• [QUOTED TEXT]
Authors' behavior mapped to type of an author based on the analysis

Table 1: Authors' behavior mapped to type of an author

Commit days metric

The median commits for all authors as a group per day is between [1,2]. However, after analyzing author commit behavior, we should get notably different results for each group in our metrics (see Figures 7-9).

Average commits per day for Occasional contributors

Figure 7: Average commits per day for Occasional contributors

 
Average commits per day for Primary contributors

Figure 8: Average commits per day for Primary contributors

 
Average commits per day for Leading contributors

Figure 9: Average commits per day for Leading contributors

 

By looking at the three author types, we can conclude that Occasional contributors commit around 2 commits per day, Primary contributors commit between 3.5 and 5 commits, and Leading contributors commit between 6 and 14 commits per day.

Repeating the same analysis on a weekly basis (see Figures 10-12), we can conclude that Occasional contributors commit around 5 commits per week, Primary contributors commit around 14 commits per week, and Leading contributors commit around 36 commits per week.

Average commits per week for Occasional contributors are around 5

Figure 10: Average commits per week for Occasional contributors

 
Average commits per week for Primary contributors are around 14

Figure 11: Average commits per week for Primary contributors

 
Average commits per week for Leading contributors are around 36

Figure 12 : Average commits per week for Leading contributors

 

Active days per week metric

We want now to understand how many days of the week each author type is active. When looking at Figure 13-15, we can see a noticeable difference between the three author types. Occasional contributors are active around 2 days per week, Primary contributors are active around 3 days per week, and Leading contributors are active 4 days per week.

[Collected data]

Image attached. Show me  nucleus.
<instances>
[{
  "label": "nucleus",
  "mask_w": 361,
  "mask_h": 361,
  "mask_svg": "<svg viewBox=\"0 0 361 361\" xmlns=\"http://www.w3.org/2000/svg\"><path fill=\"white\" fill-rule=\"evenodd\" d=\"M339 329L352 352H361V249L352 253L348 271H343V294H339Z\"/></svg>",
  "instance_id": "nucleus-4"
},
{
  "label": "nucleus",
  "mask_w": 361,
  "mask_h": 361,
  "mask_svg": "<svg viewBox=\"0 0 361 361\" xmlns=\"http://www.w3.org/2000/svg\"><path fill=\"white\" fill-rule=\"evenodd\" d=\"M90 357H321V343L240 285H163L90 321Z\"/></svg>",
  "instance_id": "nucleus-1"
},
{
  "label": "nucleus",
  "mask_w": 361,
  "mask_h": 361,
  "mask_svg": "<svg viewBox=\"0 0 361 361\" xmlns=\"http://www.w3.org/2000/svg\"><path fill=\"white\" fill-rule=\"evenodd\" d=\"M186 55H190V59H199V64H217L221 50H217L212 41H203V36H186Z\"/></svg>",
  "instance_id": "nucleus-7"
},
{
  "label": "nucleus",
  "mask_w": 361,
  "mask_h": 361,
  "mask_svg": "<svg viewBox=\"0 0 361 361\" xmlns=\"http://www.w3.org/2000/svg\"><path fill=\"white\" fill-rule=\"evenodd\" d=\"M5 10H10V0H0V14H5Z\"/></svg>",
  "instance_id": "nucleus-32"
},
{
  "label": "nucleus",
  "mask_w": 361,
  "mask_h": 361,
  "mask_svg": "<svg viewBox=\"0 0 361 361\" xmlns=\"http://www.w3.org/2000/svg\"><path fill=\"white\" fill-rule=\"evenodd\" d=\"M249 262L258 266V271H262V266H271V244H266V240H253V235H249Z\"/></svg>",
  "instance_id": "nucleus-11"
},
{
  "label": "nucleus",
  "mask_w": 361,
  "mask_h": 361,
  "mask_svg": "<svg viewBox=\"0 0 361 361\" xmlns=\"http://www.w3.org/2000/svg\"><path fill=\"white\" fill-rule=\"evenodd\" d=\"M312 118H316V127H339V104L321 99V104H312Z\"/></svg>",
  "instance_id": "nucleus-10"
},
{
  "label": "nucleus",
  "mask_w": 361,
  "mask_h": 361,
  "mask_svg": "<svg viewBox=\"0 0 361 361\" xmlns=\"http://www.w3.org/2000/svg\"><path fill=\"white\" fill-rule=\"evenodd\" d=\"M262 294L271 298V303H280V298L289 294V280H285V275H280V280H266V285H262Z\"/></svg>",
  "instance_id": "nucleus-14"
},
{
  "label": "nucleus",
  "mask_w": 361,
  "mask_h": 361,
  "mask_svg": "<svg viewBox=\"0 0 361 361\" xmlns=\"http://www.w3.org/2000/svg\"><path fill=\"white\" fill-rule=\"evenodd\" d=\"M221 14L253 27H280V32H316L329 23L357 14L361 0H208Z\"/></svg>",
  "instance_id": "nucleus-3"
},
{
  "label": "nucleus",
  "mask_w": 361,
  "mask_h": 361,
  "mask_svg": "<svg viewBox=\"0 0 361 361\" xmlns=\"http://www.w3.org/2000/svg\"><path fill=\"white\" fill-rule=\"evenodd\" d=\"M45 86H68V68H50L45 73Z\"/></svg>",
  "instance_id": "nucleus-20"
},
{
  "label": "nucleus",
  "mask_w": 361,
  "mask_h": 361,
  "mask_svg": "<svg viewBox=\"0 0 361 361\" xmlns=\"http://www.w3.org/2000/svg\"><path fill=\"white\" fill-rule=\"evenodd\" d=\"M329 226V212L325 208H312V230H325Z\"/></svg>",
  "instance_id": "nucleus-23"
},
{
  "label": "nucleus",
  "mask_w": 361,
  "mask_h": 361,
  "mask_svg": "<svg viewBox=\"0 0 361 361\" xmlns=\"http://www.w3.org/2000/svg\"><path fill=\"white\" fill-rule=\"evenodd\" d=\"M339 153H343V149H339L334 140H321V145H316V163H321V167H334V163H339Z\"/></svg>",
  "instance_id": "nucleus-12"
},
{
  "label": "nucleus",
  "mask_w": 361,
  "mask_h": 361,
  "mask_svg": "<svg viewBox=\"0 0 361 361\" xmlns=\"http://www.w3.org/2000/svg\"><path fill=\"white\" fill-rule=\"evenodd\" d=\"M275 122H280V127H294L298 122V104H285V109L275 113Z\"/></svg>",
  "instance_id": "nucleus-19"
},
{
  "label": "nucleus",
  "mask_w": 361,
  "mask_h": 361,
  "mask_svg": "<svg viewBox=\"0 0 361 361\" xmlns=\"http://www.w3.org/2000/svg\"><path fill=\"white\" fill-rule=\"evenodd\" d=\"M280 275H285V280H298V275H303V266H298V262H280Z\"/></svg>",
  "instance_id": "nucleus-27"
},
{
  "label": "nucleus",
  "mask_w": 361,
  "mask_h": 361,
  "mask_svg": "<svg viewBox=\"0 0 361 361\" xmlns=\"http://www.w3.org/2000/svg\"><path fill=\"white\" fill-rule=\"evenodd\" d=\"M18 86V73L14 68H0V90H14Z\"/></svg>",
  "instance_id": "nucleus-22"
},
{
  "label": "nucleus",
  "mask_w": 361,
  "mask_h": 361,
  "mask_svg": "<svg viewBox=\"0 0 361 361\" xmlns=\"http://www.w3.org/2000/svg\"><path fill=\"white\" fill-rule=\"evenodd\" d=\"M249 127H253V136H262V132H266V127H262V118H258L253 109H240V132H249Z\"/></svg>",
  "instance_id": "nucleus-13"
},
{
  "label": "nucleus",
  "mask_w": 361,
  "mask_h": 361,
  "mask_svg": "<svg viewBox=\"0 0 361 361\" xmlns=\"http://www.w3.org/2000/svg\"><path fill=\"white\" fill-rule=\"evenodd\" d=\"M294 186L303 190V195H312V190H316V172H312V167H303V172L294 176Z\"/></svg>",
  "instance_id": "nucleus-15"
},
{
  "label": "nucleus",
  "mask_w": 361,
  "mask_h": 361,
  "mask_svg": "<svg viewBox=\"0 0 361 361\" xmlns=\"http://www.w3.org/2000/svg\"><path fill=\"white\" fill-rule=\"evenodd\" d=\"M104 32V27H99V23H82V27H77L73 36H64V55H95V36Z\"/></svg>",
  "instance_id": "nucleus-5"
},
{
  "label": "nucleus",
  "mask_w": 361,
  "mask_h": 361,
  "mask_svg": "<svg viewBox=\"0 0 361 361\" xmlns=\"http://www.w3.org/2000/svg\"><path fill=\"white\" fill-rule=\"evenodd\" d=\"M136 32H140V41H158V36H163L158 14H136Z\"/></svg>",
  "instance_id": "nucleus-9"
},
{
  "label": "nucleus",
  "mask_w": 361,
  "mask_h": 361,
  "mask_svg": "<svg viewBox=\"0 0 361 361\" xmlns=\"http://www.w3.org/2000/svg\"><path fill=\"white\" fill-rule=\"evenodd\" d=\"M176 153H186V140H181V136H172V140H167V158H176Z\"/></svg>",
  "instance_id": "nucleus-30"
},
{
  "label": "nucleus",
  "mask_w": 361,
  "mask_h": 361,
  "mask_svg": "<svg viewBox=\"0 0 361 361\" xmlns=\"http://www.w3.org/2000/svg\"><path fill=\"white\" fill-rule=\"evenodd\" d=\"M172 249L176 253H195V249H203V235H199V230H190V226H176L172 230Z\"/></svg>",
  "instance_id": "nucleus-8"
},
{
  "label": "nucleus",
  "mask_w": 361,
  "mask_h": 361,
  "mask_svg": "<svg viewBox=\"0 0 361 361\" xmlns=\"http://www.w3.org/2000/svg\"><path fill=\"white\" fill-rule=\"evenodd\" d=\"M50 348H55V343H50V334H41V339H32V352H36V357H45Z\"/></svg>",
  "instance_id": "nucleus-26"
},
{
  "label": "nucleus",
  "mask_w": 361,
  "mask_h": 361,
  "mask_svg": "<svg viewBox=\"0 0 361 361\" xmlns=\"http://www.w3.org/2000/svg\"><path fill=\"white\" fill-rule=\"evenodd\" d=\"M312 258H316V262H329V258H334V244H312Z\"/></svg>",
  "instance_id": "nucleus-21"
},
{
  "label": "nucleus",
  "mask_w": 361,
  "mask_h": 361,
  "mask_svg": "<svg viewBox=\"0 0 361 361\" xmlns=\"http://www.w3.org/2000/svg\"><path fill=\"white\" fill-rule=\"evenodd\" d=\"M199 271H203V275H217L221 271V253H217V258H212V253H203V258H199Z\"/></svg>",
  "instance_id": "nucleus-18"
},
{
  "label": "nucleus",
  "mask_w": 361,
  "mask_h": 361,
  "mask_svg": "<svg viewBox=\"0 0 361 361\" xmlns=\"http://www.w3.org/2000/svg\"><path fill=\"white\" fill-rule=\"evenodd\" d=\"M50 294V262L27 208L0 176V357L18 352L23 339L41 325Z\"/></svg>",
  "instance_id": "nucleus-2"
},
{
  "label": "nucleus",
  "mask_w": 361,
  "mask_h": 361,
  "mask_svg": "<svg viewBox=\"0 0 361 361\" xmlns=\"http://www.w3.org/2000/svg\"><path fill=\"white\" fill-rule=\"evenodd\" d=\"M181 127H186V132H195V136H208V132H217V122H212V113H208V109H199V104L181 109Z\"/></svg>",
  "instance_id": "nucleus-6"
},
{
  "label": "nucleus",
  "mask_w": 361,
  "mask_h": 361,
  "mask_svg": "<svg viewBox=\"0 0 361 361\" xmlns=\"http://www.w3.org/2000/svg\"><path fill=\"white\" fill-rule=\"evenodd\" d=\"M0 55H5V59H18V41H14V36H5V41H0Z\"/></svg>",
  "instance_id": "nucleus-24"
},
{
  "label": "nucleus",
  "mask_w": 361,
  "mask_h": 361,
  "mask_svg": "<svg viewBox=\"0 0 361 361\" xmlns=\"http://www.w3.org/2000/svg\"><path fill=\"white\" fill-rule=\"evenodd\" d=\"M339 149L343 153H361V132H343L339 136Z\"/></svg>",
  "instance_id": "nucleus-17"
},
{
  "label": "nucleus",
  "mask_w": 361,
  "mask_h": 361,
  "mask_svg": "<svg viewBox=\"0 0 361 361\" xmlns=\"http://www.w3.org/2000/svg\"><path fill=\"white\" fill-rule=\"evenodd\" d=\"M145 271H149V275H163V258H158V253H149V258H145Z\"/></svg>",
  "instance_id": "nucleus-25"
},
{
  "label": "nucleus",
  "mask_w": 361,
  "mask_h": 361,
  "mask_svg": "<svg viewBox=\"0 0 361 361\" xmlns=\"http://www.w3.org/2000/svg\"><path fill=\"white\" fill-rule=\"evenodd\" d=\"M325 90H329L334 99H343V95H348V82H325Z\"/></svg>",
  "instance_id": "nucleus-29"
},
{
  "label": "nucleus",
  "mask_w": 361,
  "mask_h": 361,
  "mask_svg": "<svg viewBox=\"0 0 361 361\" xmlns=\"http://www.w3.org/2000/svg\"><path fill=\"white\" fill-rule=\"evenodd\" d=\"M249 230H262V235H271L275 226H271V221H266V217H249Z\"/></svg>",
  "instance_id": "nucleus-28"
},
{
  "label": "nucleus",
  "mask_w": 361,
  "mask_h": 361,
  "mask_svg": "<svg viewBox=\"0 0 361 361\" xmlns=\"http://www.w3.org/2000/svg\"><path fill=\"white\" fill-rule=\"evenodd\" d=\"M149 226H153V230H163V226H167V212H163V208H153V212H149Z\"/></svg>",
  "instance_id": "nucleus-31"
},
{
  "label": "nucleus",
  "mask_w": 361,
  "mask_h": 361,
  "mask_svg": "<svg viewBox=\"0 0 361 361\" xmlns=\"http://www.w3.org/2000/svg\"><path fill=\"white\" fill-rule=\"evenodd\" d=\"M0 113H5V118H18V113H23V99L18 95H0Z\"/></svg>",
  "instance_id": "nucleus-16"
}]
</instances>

• [COMPLETE THE FOLLOWING]
a - Write out every numbered figure caption in the commit analysis text, in the order they appear.
b - Do these statements agree with the commit analysis text? (i) Occasional contributors make around 2 commits per day. (ii) Leading contributors are active 5 days per week. (iii) The median commits per day for all authors as a group is between 3.5 and 5. Answer yes or no for each and quote the deciding words.
The items play no part in what is asked here.

• [EXERCISE SOLUTIONS]
a -
Figure 7: Average commits per day for Occasional contributors
Figure 8: Average commits per day for Primary contributors
Figure 9: Average commits per day for Leading contributors
Figure 10: Average commits per week for Occasional contributors
Figure 11: Average commits per week for Primary contributors
Figure 12 : Average commits per week for Leading contributors

b -
(i) Yes: "Occasional contributors commit around 2 commits per day"
(ii) No: "Leading contributors are active 4 days per week."
(iii) No: "The median commits for all authors as a group per day is between [1,2]."